**Extrait**
Vendredi 1 Janvier 2021

Allemagne : Sans soldats US, la «Petite Amérique» bavaroise n’est rien
L’annonce cet été d’un retrait de soldats américains avait fait l’effet d’une bombe. Mais depuis l’élection de Joe Biden, l’espoir renaît à Grafenwöhr, petite ville bavaroise qui a lié son destin à la plus importante base militaire des Etats-Unis en Europe.
 
«Sans les soldats américains, Grafenwöhr n’est rien», affirme tout de go Piri Bradshaw, dont les parents tiennent l’Irish Pub du centre de cette «Petite Amérique».
 
Depuis la fin de la Deuxième guerre mondiale, il y a 75 ans, ils font vivre une ville qui s’est adaptée à leurs besoins. Comme sur la rue longeant la base, où s’alignent «Barber shops» et studios de tatouage.

**Enregistrements fournis**
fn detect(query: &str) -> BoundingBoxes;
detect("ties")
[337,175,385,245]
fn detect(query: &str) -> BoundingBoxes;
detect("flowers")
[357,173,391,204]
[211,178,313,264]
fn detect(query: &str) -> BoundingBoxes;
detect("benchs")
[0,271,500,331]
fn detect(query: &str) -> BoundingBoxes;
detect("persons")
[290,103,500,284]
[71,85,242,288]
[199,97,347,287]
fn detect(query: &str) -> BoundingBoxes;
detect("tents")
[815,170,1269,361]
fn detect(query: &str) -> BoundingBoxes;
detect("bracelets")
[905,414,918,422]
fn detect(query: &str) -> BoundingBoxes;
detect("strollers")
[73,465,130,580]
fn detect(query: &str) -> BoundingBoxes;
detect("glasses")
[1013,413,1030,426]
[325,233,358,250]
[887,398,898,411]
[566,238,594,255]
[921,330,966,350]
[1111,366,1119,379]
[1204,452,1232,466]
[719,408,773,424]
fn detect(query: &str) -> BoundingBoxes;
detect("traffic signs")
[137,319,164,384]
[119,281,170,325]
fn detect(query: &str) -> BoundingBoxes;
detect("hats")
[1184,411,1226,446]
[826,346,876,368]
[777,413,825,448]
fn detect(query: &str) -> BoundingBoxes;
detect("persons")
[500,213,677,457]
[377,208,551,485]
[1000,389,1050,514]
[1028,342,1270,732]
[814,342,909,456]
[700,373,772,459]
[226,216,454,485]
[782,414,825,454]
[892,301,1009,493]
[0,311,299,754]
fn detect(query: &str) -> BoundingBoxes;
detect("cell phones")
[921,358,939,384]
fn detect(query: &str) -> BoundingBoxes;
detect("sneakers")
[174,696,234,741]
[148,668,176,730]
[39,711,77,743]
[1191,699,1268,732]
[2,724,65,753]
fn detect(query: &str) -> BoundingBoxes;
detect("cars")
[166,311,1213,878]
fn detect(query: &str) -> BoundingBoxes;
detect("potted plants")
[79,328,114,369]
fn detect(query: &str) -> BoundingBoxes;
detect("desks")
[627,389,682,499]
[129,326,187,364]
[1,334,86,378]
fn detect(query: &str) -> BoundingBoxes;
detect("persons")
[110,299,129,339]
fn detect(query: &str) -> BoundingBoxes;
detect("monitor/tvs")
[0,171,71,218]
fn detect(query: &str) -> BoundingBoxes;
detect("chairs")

**Consigne**
Recopiez fidèlement le passage de l'article sur Grafenwöhr qui s'ouvre sur les mots « Vendredi 1 Janvier » et se clôt sur « Etats-Unis en Europe. ».

**Corrigé**
Vendredi 1 Janvier 2021

Allemagne : Sans soldats US, la «Petite Amérique» bavaroise n’est rien
L’annonce cet été d’un retrait de soldats américains avait fait l’effet d’une bombe. Mais depuis l’élection de Joe Biden, l’espoir renaît à Grafenwöhr, petite ville bavaroise qui a lié son destin à la plus importante base militaire des Etats-Unis en Europe.